1. Garlic Bread Rolls
Ingredients:
3 cups all-purpose flour
2¼ tsp active dry yeast (1 packet)
1 cup warm milk (about 110°F)
2 tbsp sugar
1 tsp salt
3 tbsp unsalted butter, softened
1 large egg
For the Garlic Butter Topping:
4 tbsp butter, melted
3 cloves garlic, minced
1 tbsp chopped parsley (fresh or dried)
¼ tsp salt
Optional: grated Parmesan or mozzarella for topping
Instructions:
1. Activate the Yeast: In a small bowl, combine warm milk, sugar, and yeast. Let it sit for 5–10 minutes until foamy.
2. Make the Dough: In a large bowl, mix flour and salt. Add the softened butter, egg, and the yeast mixture. Mix and knead (by hand or mixer) for about 8–10 minutes, until soft and elastic. If the dough is sticky, add 1–2 tbsp more flour.
3. First Rise: Place the dough in a greased bowl, cover with a towel, and let rise for 1 hour, or until doubled in size.
4. Shape the Rolls: Punch down the dough and divide into 12 equal pieces. Shape into balls. Arrange on a greased or parchment-lined baking tray, leaving space between rolls.
5. Second Rise: Cover and let rise for another 30–40 minutes, until puffy.
6. Bake: Preheat oven to 375°F (190°C). Bake rolls for 15–18 minutes, or until golden brown on top.
7. Brush with Garlic Butter: While still warm, mix melted butter, minced garlic, parsley, and salt. Brush generously over the rolls. Sprinkle with Parmesan or mozzarella if desired.
Serving Tip:
Serve warm with marinara, creamy soup, or beside your favorite pasta.
2. Lemon Cream Cheese Bread
Ingredients:
For the Dough:
3 cups all-purpose flour (plus extra for kneading)

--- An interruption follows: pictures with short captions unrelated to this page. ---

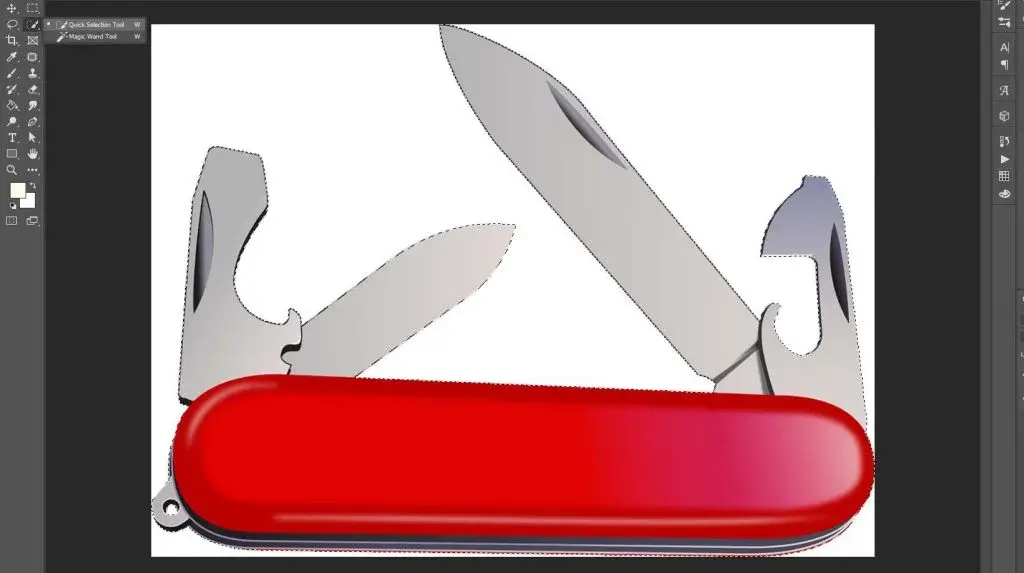 quick selection tool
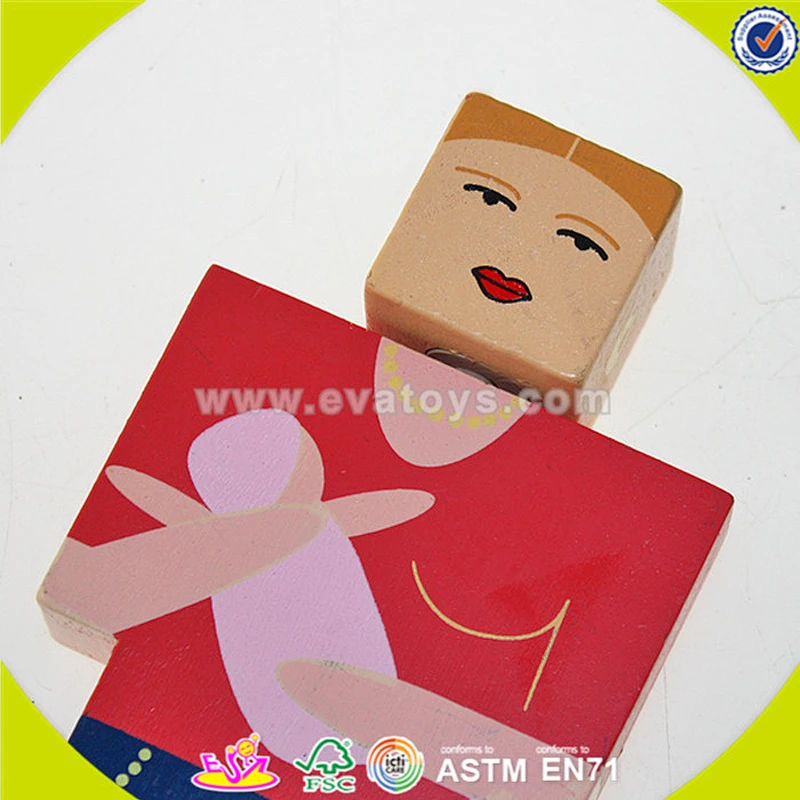 wholesale kids wooden puppet cheap baby wooden puppet best sale children wooden puppet W06D061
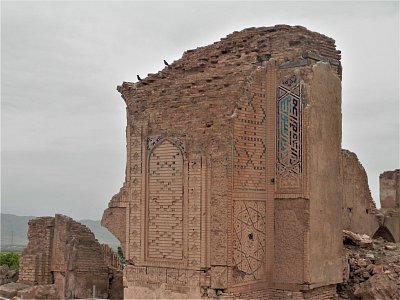 Annau, ruiny mešity Seyit Jemaleddin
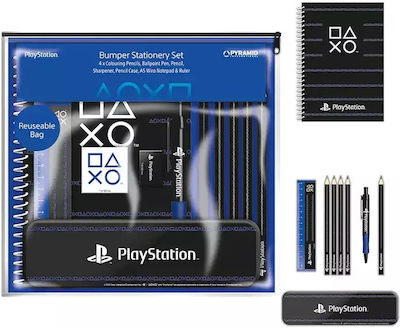 Pyramid International Playstation (Pinstripe Dark) Kids Stationery Set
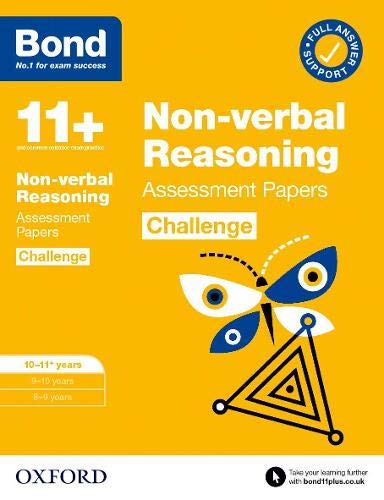 Yellow cover with “11+ Non-verbal Reasoning” text and a blue butterfly graphic.
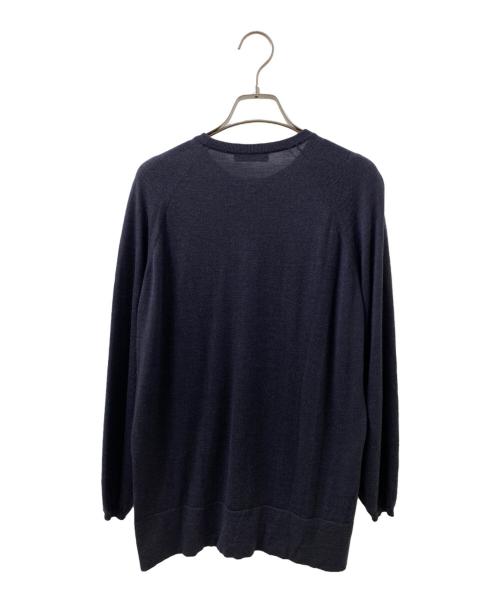 DRAWER（ドゥロワー）DRAWER (ドゥロワー) 18Gキャザークルーネックニット グレー サイズ:Freeの古着・服飾アイテム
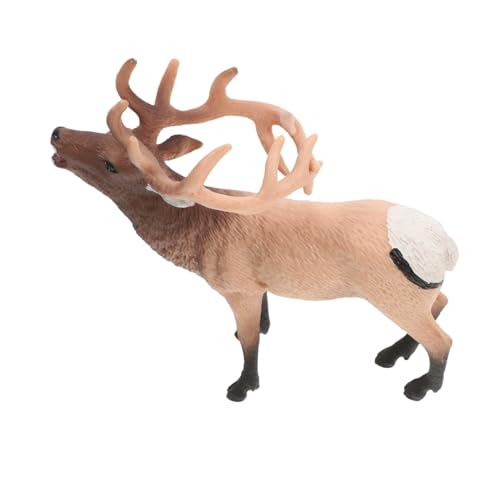 UPKOCH 1Stk Wildtiermodell bürodeko büro Dekoration Weihnachten Dekoration weihnachtsdeko weihnatsdeko Spielzeug für Hirschstatuen Miniatur-Zubehör Hirsch-Modell Rotwild-Modell Brown von UPKOCH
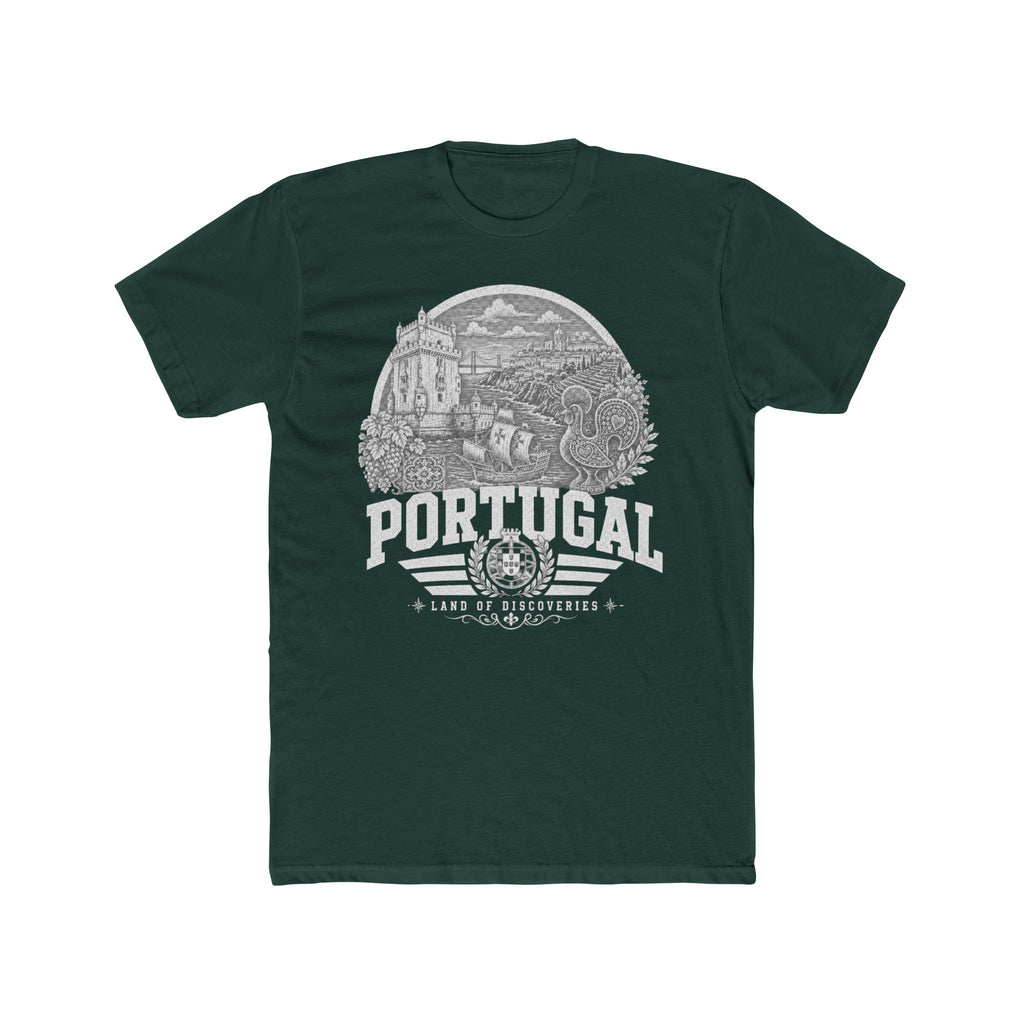 Portugal vintage landmarks men's tee — iconic landmark design | Nameshi Destinations (view 7)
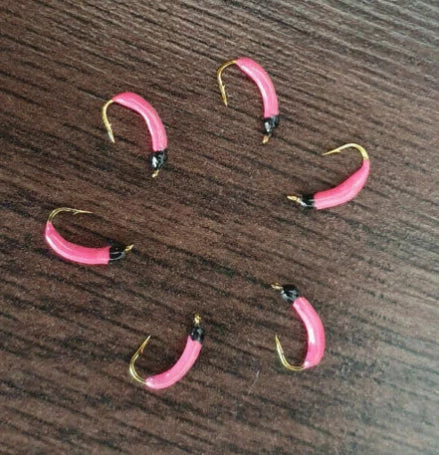Angler's Emporium Pink Ceramic Nymph Fly Fishing 1 Angler's Emporium Pink Ceramic Nymph Fly Fishing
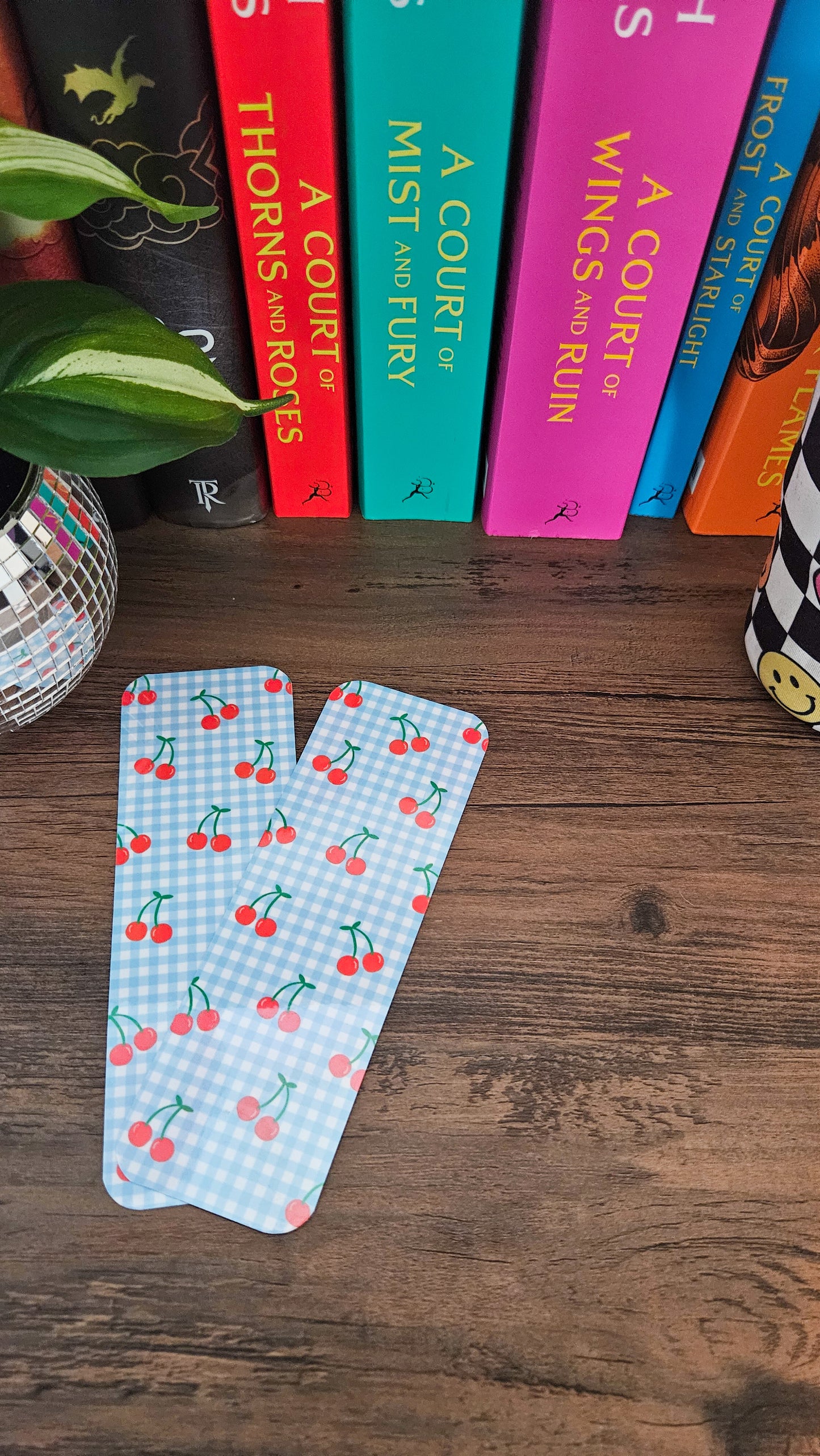 Cherry Picnic Bookmark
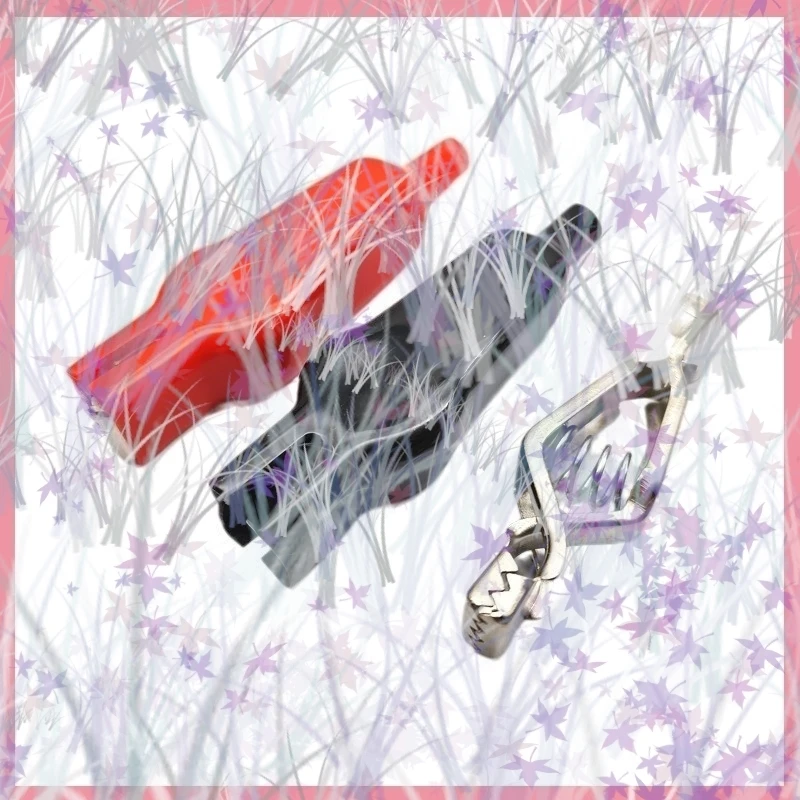 1/2/5set 20A pinzas de cocodrilo enfundadas cables de prueba eléctricos Cable de cocodrilo de doble punta Cable de puente de cucaracha B6 - imagen 3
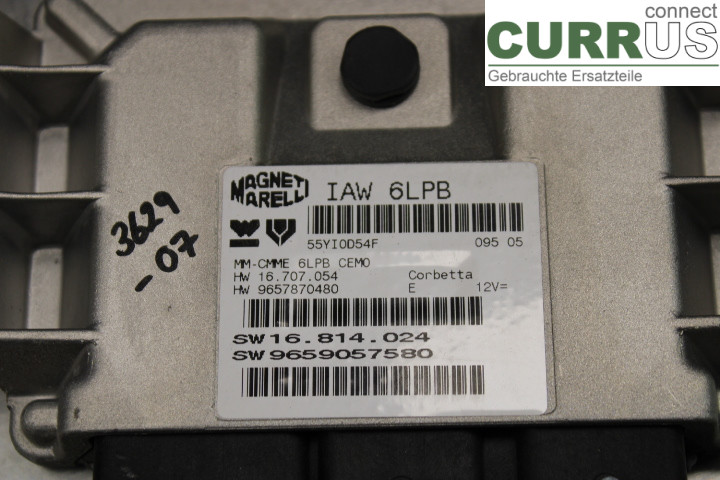 PEUGEOT 307     05-08 Engine Control Unit (ECU) 9659057580 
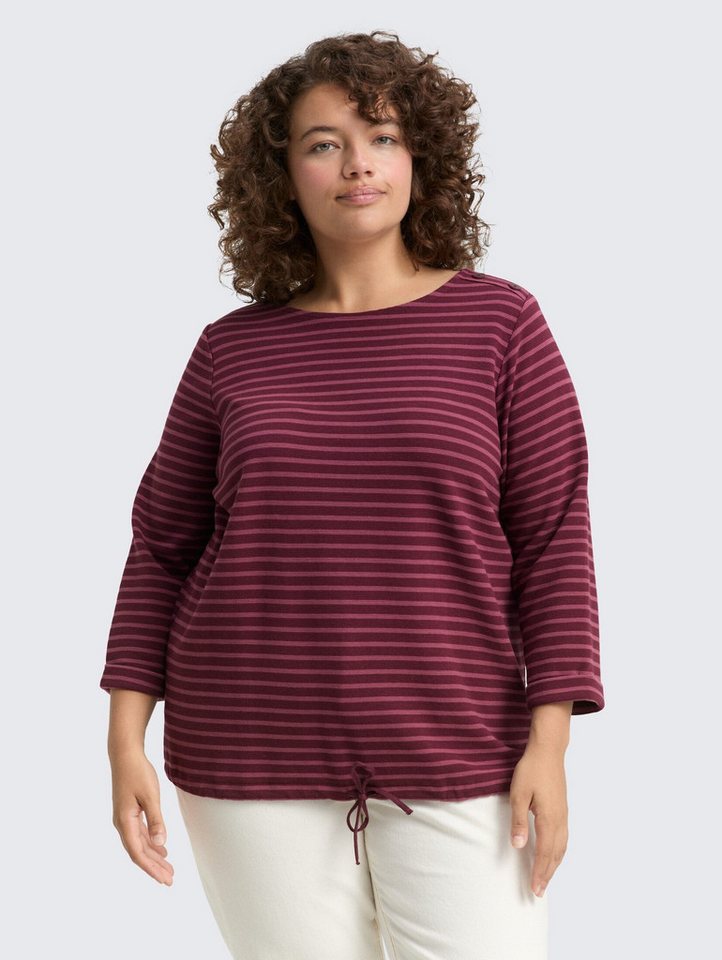 TOM TAILOR PLUS 3/4-Arm-Shirt Plus Size - Langarmshirt mit Knopf-Details Plus Size - Langarmshirt mit Knopf-Details TOM TAILOR PLUS 3/4-Arm-Shirt Plus Size - Langarmshirt mit Knopf-Details Plus Size - Langarmshirt mit Knopf-Details von TOM TAILOR PLUS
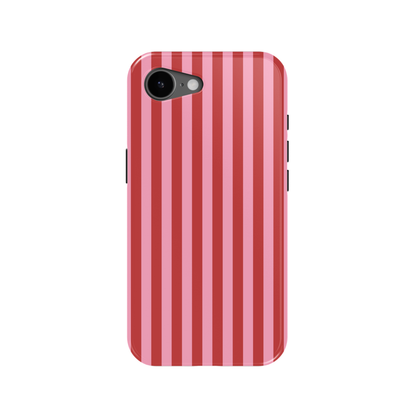Cherry Blush Stripes iPhone Case from Stella Cases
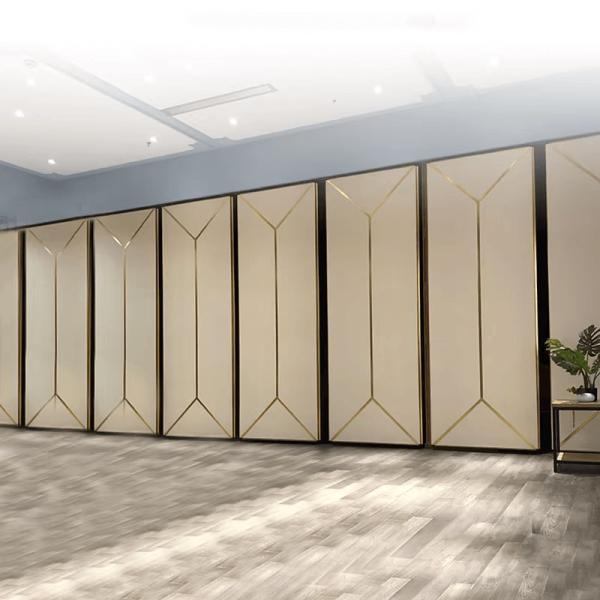 Melamine Surface Acoustic Operable Partition Wall System For Conference Room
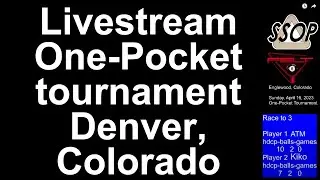 Felt One-Pocket Tournament, Denver, Colorado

2¼ tsp active dry yeast (1 packet)
½ cup warm milk (about 110°F)
¼ cup granulated sugar
2 tbsp unsalted butter, softened
4 oz cream cheese, softened
1 large egg
1 tbsp lemon zest
1 tbsp lemon juice
½ tsp salt
For the Lemon Glaze (optional):
½ cup powdered sugar
1–2 tbsp lemon juice
Instructions:
1. Activate the Yeast: In a small bowl, mix warm milk, 1 tsp sugar, and yeast. Let sit for 5–10 minutes until foamy.
2. Make the Dough: In a large bowl, combine flour, remaining sugar, salt, lemon zest, and lemon juice. Add softened butter, cream cheese, egg, and the yeast mixture. Mix until a sticky dough forms.
3. Knead: Transfer to a floured surface and knead for 8–10 minutes (or use a mixer with a dough hook) until smooth, soft, and elastic. The dough should feel slightly tacky but not sticky.
4. First Rise: Place dough in a greased bowl, cover, and let rise for 1–1½ hours, or until doubled in size.
5. Shape: Punch down the dough gently and shape it into a loaf. Place in a greased 9×5-inch loaf pan or on a parchment-lined tray.
6. Second Rise: Cover and let rise again for 30–45 minutes, until puffy.
7. Bake: Preheat oven to 350°F (175°C). Bake for 35–40 minutes until golden brown.
8. Glaze: Mix powdered sugar and lemon juice until smooth. Drizzle over the warm bread.